Stock market renders valuable services to the country, corporate sector and investing community. The Stock Exchange helps in rapid economic development and economic growth in the country and severs as an agency of capital formation. It induces the masses to save and invest in industries. SEBI, the first National Regulatory Body in India with comprehensive statutory power over practically all aspects of the capital market operation to Protect the Interest of the Investors and to promote the development and to regulate the securities market by such measures as it thinks fit. It has various committees including, Technical Advisory Committee, and a committee of review of the structure of market infrastructure, member of the advisory board for SEBI Investor Protection and Education Fund, takeover regulation advisory committee, market advisory committee etc.

Securities market regulators in almost all developed and emerging markets have for some time been concerned about the importance of the subject and of the need to raise the standards of corporate governance. The financial crisis in the Asian markets in the recent past have highlighted the need for an improved level of corporate governance and the lack of it in certain countries have been mentioned as one of the causes of the crisis. Formation of a regulatory body like the Securities and Exchange Board of India has helped the market to operate in an orderly fashion and address the corporate frauds rapidly occurring in the country. Therefore, it is a much appraised and permanent legislation in regard of regulation of the capital market. Thus, the stock market is one of the reasons why India is becoming a financially secured and economically stable country. For a developing nation like ours, it is important to establish a proper economy and well-equipped stock market. More than this, investors play a key role in the whole process of stock trading. It is important to adhere to proper ways of investing and not to resort to improper ways.

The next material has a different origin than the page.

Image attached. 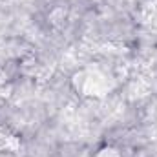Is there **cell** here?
Returning <instances> with one entry per match:
<instances>
[{"label": "cell", "mask_w": 157, "mask_h": 157, "mask_svg": "<svg viewBox=\"0 0 157 157\" xmlns=\"http://www.w3.org/2000/svg\"><path fill=\"white\" fill-rule=\"evenodd\" d=\"M73 86L84 97H106L113 90L112 77L99 68H86L73 75Z\"/></svg>", "instance_id": "obj_1"}, {"label": "cell", "mask_w": 157, "mask_h": 157, "mask_svg": "<svg viewBox=\"0 0 157 157\" xmlns=\"http://www.w3.org/2000/svg\"><path fill=\"white\" fill-rule=\"evenodd\" d=\"M15 144V137L13 135H9L7 132H4V130H0V150H9L11 146Z\"/></svg>", "instance_id": "obj_2"}, {"label": "cell", "mask_w": 157, "mask_h": 157, "mask_svg": "<svg viewBox=\"0 0 157 157\" xmlns=\"http://www.w3.org/2000/svg\"><path fill=\"white\" fill-rule=\"evenodd\" d=\"M97 157H121V154H119L115 148H102Z\"/></svg>", "instance_id": "obj_3"}]
</instances>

Suggestions to tackle lacunae in the present legislation:

  • Enhancing operational efficiency w.r.t. availability of information.
  • Striking organizational & structural balance as suggested by Pherwani committee
  • Tackling speculations so as to avoid more Harshad Mehta & Ketan Parekh instances.
  • Tackling volatility and unpredictability of markets

Considering these suggestions, one could promise a well established, well-formulated and a malpractice free market.